I've looked through the examples provided with the Machine Learning Toolkit app and was wondering if anyone has used the MLT to detect outliers in Splunk log traffic, or a similar data set where there are multiple simultaneous streams of data of interest. The "Detect Numeric Outliers" example does exactly what I want, but I can only use it on one "stream" of data at a time. I've used it successfully on a single index of interest in my data, but I'd like to monitor multiple indexes simultaneously to keep a better eye on my data.
The graph generated in the provided example, with the upper/lower bound interval and outliers clearly displayed along with the data, is helpful but not necessary. Ideally I would receive an email with "indexes of interest", along with limited historical data/traffic info for context in potentially taking action on an issue.
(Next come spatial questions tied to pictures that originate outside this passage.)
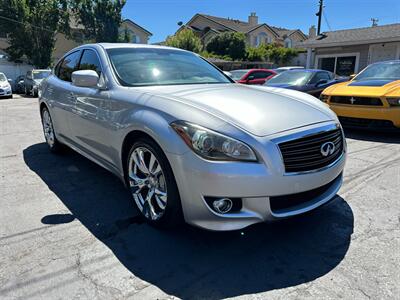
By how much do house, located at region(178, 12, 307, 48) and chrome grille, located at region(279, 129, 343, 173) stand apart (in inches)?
1560

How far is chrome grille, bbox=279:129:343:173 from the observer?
2.44 metres

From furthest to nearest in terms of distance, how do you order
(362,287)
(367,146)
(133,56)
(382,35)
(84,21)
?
(84,21) → (382,35) → (367,146) → (133,56) → (362,287)

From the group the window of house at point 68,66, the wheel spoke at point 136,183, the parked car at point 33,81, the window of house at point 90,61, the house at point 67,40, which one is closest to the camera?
the wheel spoke at point 136,183

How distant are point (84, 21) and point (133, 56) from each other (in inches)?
1179

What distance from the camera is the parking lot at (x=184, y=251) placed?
223 centimetres

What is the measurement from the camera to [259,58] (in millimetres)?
37469

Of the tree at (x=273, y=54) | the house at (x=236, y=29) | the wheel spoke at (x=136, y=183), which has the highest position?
the house at (x=236, y=29)

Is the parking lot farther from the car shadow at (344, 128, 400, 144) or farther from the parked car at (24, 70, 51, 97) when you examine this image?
the parked car at (24, 70, 51, 97)

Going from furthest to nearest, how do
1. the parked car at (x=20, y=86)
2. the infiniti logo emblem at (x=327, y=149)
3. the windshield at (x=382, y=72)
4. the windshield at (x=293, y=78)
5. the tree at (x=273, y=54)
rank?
the tree at (x=273, y=54), the parked car at (x=20, y=86), the windshield at (x=293, y=78), the windshield at (x=382, y=72), the infiniti logo emblem at (x=327, y=149)

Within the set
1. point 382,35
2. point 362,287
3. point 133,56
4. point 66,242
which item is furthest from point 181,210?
point 382,35

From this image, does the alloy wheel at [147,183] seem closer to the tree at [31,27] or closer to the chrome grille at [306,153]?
the chrome grille at [306,153]

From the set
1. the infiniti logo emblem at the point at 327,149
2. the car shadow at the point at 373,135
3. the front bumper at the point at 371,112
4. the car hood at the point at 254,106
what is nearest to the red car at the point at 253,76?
the car shadow at the point at 373,135

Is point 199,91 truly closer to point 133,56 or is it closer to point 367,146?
point 133,56

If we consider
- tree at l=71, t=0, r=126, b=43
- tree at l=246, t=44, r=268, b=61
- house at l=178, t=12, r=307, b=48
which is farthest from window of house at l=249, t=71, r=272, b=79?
house at l=178, t=12, r=307, b=48
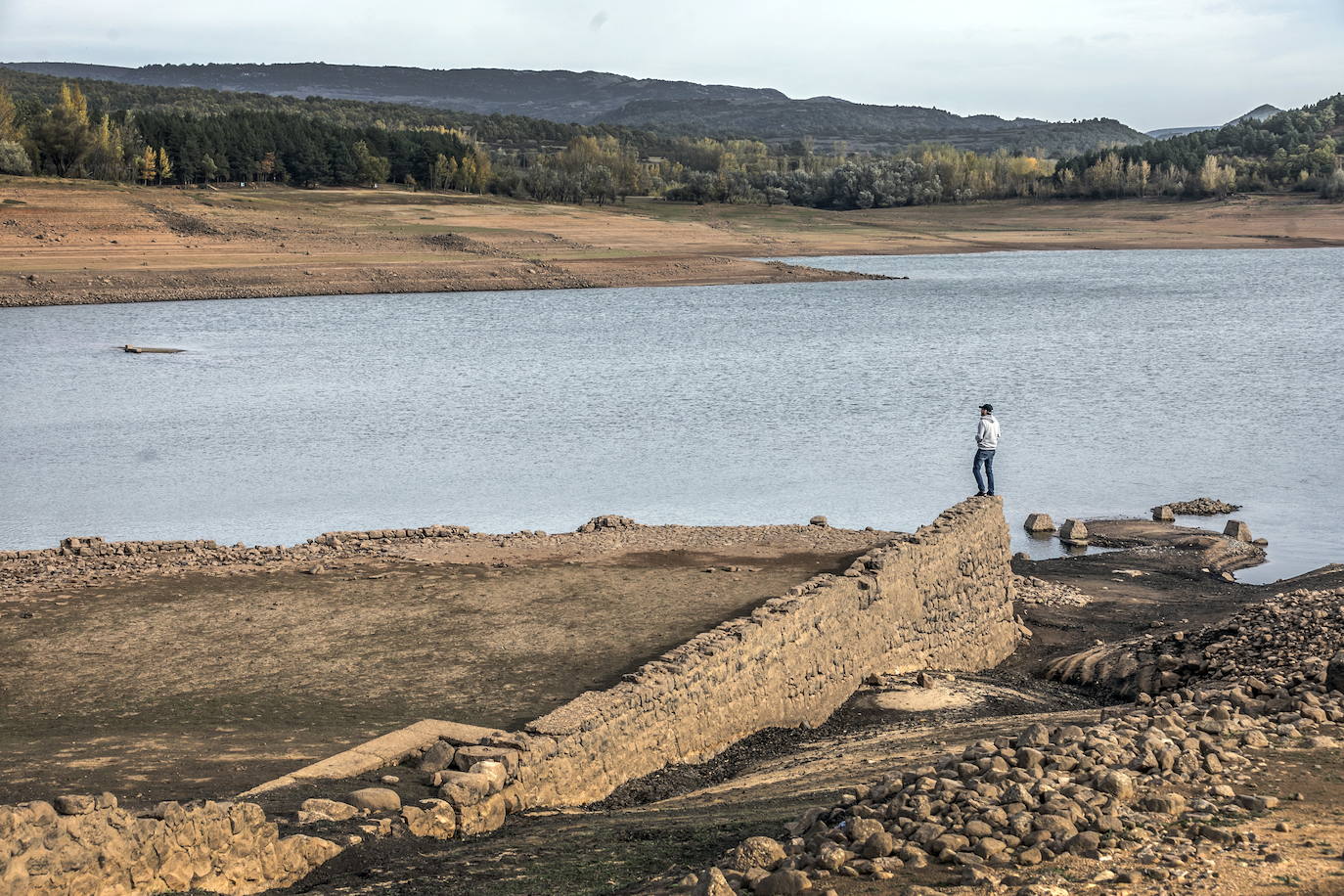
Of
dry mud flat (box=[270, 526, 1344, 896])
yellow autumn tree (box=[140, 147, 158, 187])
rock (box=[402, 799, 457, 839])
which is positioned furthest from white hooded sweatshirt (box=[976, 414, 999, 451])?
yellow autumn tree (box=[140, 147, 158, 187])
I currently have a search that does this manually, but it is quite crude and I'd like to take advantage of Splunk's internal ML capabilities for scalability.
There's no built-in way to keep track of multiple data streams at the same time with the "Detect Numeric Outliers" assistant as it ships with the app, but it's possible using the building blocks provided by the MLTK. For example, if you would like to receive alerts when a data stream has outliers, you could individually run each stream of data through the "Detect Numeric Outliers" assistant and set up an an alert for it, which would then notify you about outliers on that stream in the fashion of your choosing. You can likewise use the "Outliers Chart" custom visualization to set up a custom dashboard for monitoring multiple streams of data.